**Text section**:
BEGIN

6. A method according to claim 1, in which the colloid includes a silicate.

7. A method according to claim 1, in which the water used for forming the emulsion is an alkaline water with a pH ranging between 9 and 11.

8. A method according to claim 1, in which said oily hydrocarbon is a heavy-grade hydrocarbon fuel that is emulsified by adding a light-grade hydrocarbon fuel during said first stage.

9. A method according to claim 1, in which a light-grade hydrocarbon fuel is added for emulsifying a heavy grade hydrocarbon fuel during said first stage.

10. A method according to claim 1, in which a previously crushed solid fuel is added to the emulsion, followed by subsequent grinding.

11. A method according to claim 9, in which a dispersing agent is added to the emulsion and solid fuel mixture.

12. A method according to claim 1, in which the water is polluted by a contaminant selected from the group consisting of hydrocarbons, alcohols, phenols, amines, soluble mineral salts, organic materials and vegetal substances.

13. A method according to claim 1, in which the oily combustible material that is emulsified in water is selected from the group consisting of liquid hydrocarbon, hydrocarbon sludges, organic sludges, mineral or organic fats, tar, and drilling mud.

14. A method according to claim 1, in which the aqueous residual liquids added after emulsification are selected from the group consisting of liquid hydrocarbon, hydrocarbon sludges, organic sludges, mineral, organic or vegetal fats, tar, and drilling mud.

15. A method according to claim 1, wherein said colloid comprises solid combustible materials added after emulsification and selected from the group consisting of mining products or by-products; schlamms; fines resulting from dust removal; active carbon; carbon black sludge; petroleum coke sludge; steam-cracking residues; solidified tar; pitch; and polluted earth or sand.

16. A method according to claim 11, in which the dispersing agents are selected from the group consisting of alkaline carbonates and silicates; sulfonated polynaphtalenes; lignosulfonates and polyacrylates.

17. A method according to claim 10, in which a dispersing agent is added to the emulsion and solid fuel mixture.

18. A method according to claim 2, in which the tensio-active agent has an HLB index of 17.

19. A method for forming homogeneous mixtures of aqueous residual liquids with oily combustible materials, comprising the steps of

forming in a first stage a stable emulsion of an oily hydrocarbon fuel in water

adding a colloid to the emulsion, and

mixing this oil in water emulsion, in a second stage, with a solid or liquid fuel,

wherein said water comprises approximately 40 to 50 percent of the combined water, oily combustible materials, and fuel, and wherein the steps of the process are performed at ambient temperatures.

END

**Listed records**:
BEGIN

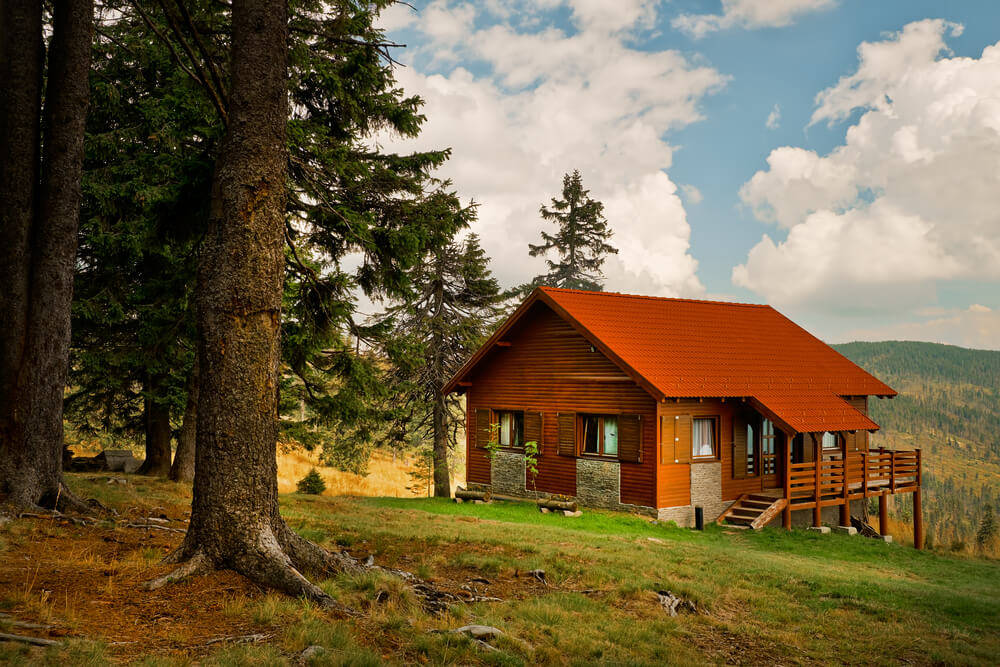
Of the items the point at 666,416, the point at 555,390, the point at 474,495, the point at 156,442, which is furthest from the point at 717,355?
the point at 156,442

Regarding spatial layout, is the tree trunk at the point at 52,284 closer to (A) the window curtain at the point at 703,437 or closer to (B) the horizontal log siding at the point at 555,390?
(B) the horizontal log siding at the point at 555,390

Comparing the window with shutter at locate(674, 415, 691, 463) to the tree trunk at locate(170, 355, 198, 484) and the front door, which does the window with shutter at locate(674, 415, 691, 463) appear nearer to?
the front door

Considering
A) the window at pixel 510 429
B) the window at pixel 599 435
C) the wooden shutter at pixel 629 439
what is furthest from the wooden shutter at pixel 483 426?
the wooden shutter at pixel 629 439

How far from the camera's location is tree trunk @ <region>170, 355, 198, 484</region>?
16.7m

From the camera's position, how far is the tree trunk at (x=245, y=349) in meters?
6.83

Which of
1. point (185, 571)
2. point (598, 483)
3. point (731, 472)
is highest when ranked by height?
point (185, 571)

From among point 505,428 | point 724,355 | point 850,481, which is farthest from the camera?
point 505,428

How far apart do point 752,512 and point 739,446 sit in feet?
7.49

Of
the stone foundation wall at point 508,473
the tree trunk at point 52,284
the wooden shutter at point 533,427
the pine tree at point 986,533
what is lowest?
the pine tree at point 986,533

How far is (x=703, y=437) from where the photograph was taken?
21797 mm

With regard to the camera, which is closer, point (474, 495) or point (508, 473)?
point (474, 495)

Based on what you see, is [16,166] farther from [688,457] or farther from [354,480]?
[354,480]

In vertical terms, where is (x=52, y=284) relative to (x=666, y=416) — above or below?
above

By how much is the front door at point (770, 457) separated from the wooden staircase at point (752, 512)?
1.71m
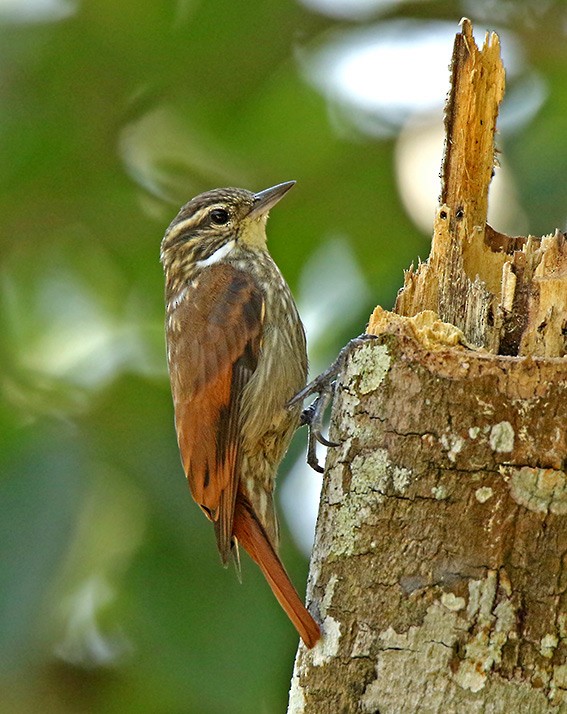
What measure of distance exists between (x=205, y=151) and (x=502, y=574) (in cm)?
353

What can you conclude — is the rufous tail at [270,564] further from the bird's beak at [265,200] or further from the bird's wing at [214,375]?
the bird's beak at [265,200]

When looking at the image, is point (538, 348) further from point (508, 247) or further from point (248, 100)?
point (248, 100)

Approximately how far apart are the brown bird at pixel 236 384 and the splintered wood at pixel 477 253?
3.69 feet

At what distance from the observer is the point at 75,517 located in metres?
4.15

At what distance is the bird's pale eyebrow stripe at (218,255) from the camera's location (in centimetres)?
487

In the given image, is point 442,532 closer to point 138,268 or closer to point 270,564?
point 270,564

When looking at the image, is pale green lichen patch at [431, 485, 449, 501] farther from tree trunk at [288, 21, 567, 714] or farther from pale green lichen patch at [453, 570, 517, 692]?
pale green lichen patch at [453, 570, 517, 692]

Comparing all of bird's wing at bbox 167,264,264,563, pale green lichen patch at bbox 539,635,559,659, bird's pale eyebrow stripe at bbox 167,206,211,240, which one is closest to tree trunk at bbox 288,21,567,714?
pale green lichen patch at bbox 539,635,559,659

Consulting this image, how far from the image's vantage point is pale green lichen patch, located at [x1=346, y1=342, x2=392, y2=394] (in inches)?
109

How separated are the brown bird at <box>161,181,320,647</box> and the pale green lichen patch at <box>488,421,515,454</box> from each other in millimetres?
1391

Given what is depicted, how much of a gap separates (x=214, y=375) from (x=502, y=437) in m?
1.89

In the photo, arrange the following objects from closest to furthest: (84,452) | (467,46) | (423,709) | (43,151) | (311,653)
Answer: (423,709), (311,653), (467,46), (84,452), (43,151)

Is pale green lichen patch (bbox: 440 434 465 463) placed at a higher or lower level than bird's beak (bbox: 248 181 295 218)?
lower

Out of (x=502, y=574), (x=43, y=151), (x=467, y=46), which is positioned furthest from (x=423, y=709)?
(x=43, y=151)
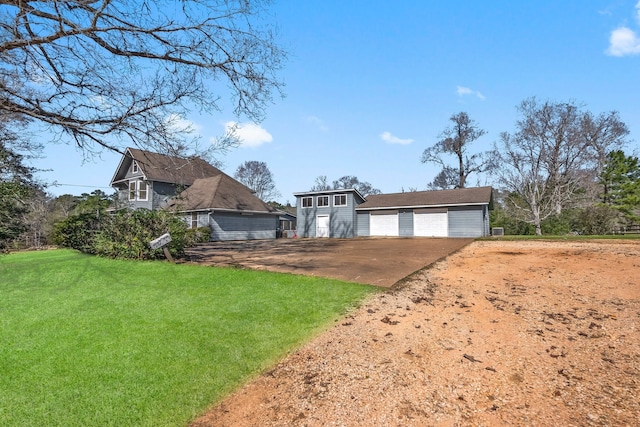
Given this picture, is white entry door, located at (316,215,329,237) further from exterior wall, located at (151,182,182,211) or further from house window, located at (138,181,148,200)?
house window, located at (138,181,148,200)

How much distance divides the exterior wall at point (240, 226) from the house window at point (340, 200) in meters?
5.64

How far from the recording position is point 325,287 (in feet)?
19.5

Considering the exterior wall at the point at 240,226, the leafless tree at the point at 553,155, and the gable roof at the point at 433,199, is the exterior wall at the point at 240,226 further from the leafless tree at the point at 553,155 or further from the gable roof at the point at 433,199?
the leafless tree at the point at 553,155

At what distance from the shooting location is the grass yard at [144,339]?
248cm

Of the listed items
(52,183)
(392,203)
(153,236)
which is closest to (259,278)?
(153,236)

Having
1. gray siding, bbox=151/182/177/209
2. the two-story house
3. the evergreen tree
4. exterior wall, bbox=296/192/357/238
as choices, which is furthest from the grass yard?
the evergreen tree

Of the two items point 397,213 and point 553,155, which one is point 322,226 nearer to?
point 397,213

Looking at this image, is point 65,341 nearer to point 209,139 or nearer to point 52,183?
point 209,139

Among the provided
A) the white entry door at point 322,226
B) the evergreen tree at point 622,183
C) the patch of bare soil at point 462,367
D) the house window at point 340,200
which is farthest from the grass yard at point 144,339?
the evergreen tree at point 622,183

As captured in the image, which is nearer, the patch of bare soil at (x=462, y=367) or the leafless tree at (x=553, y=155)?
the patch of bare soil at (x=462, y=367)

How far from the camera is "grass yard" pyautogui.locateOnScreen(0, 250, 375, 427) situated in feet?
8.13

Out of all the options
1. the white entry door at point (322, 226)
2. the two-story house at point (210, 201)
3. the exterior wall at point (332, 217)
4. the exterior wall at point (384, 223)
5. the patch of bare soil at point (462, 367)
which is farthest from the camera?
the white entry door at point (322, 226)

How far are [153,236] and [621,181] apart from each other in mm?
29414

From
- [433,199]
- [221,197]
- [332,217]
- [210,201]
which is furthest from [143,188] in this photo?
[433,199]
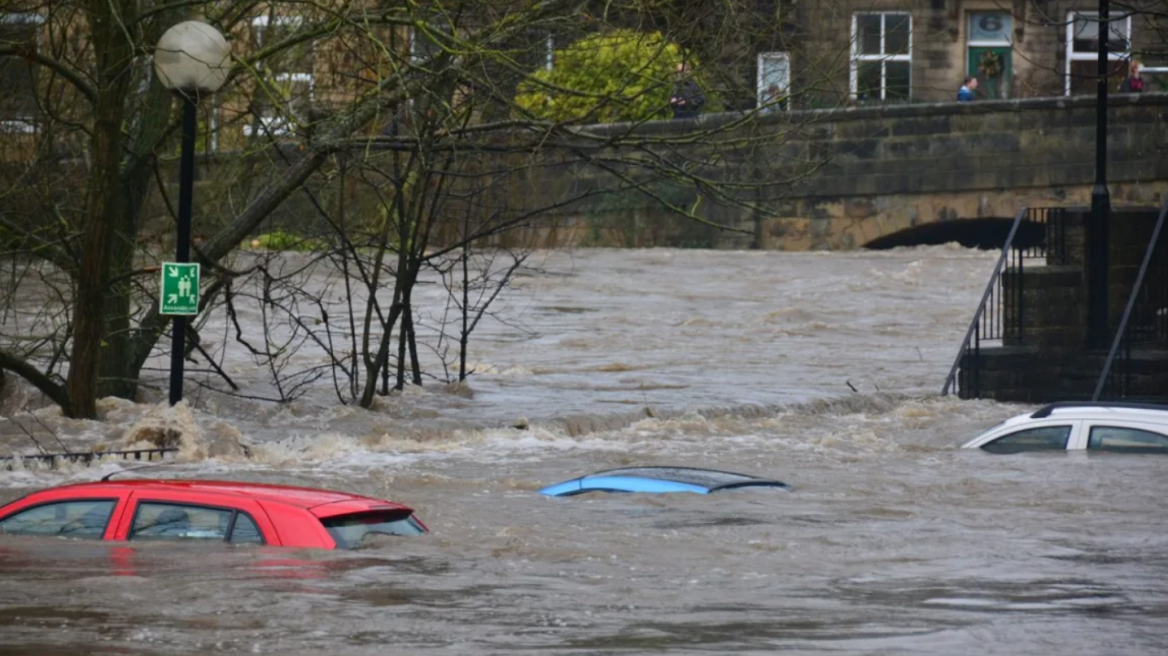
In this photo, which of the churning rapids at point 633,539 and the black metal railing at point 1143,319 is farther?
the black metal railing at point 1143,319

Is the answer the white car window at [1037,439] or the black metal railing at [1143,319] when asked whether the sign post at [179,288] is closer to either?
the white car window at [1037,439]

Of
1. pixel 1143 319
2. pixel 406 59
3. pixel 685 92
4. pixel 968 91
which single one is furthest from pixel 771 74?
pixel 968 91

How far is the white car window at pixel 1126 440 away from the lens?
14453 millimetres

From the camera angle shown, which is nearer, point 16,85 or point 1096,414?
point 1096,414

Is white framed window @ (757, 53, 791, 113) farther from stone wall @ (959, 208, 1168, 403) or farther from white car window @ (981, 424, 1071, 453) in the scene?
stone wall @ (959, 208, 1168, 403)

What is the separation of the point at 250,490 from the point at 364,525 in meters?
0.62

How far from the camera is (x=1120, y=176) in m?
41.3

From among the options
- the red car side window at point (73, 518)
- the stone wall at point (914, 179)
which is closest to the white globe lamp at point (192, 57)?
the red car side window at point (73, 518)

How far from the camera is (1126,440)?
14531 millimetres

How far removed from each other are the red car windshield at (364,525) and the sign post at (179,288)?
5.49 meters

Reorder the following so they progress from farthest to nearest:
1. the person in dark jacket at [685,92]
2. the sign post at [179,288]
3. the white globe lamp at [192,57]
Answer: the person in dark jacket at [685,92] < the sign post at [179,288] < the white globe lamp at [192,57]

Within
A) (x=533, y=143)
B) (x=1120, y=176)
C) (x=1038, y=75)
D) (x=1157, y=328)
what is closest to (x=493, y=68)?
(x=533, y=143)

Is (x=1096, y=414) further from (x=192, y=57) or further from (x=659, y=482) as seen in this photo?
(x=192, y=57)

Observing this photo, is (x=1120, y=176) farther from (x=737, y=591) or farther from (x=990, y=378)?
(x=737, y=591)
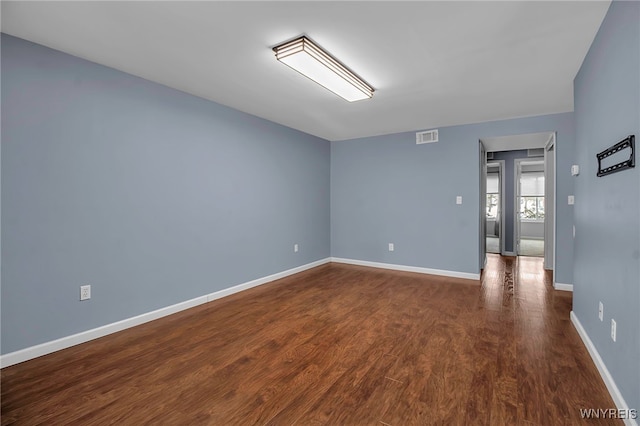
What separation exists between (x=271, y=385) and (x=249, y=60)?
101 inches

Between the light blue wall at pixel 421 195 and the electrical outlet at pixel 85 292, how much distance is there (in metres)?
4.11

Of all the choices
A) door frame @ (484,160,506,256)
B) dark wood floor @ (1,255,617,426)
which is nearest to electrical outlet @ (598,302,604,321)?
dark wood floor @ (1,255,617,426)

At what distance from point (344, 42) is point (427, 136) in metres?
3.10

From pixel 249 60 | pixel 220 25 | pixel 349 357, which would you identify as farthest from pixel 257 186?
pixel 349 357

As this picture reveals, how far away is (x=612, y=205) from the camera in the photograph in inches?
72.4

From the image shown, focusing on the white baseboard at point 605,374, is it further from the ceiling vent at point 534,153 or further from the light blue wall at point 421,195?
the ceiling vent at point 534,153

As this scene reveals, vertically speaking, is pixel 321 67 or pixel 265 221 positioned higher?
pixel 321 67

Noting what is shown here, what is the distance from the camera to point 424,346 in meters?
2.49

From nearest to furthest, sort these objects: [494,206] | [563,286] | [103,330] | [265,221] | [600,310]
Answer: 1. [600,310]
2. [103,330]
3. [563,286]
4. [265,221]
5. [494,206]

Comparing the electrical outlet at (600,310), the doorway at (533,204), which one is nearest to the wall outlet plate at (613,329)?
the electrical outlet at (600,310)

END

**Instructions**:
1) Rewrite the patent claims from "mixing this oil" up to and including "at ambient temperatures.", changing "ambient" to "controlled".
2) Continue the patent claims from the point where they stop.

**Answers for the tasks**:
1)
mixing this oil in water emulsion, in a second stage, with a solid or liquid fuel,

wherein said water comprises approximately 40 to 50 percent of the combined water, oily combustible materials, and fuel, and wherein the steps of the process are performed at controlled temperatures.

2)
20. A process according to claim 19, wherein

said water has a pH of from 9 to 11,

said oily combustible materials are selected from the group consisting of liquid hydrocarbon, hydrocarbon sludges, organic sludges, mineral, organic fats, tar, and drilling mud, said oily combustible materials ranging approximately from 15 to 40 percent of the combined water, oily combustible materials, and fuel, and

said fuel is selected from the group consisting of liquid hydrocarbon, hydrocarbon sludges, organic sludges, mineral or organic fats, tar, drilling mud, mining products or by-products, schlamms, fine dust fractions, active carbon, carbon black, petroleum coke, steam-cracking residues, solidified tar, pitch, and polluted earth or sand, said fuel ranging in amount approximately from 10 to 45 percent of the combined water, oily combustible materials, and fuel.

21. A method according to claim 20 wherein at least one of a tensio-active agent, a light grade hydrocarbon, a colloid, and a pollutant is added prior to said second stage, and a dispersing agent is selectively added after said first stage,

wherein said tensio-active agent has an HLB index ranging from 15 to 20, said pollutant is at least one of a hydrocarbon, alcohol, phenol, amine, soluble mineral salt, organic material and vegetal substance, and said dispersing agent is at least one of alkaline carbonate, alkaline silicate, sulfonated polynaphtalene, lignosulfonate and polyacrylate.

22. A method according to claim 1, wherein said colloid includes xanthane gum.

23. A method according to claim 21, wherein said colloid includes xanthane gum.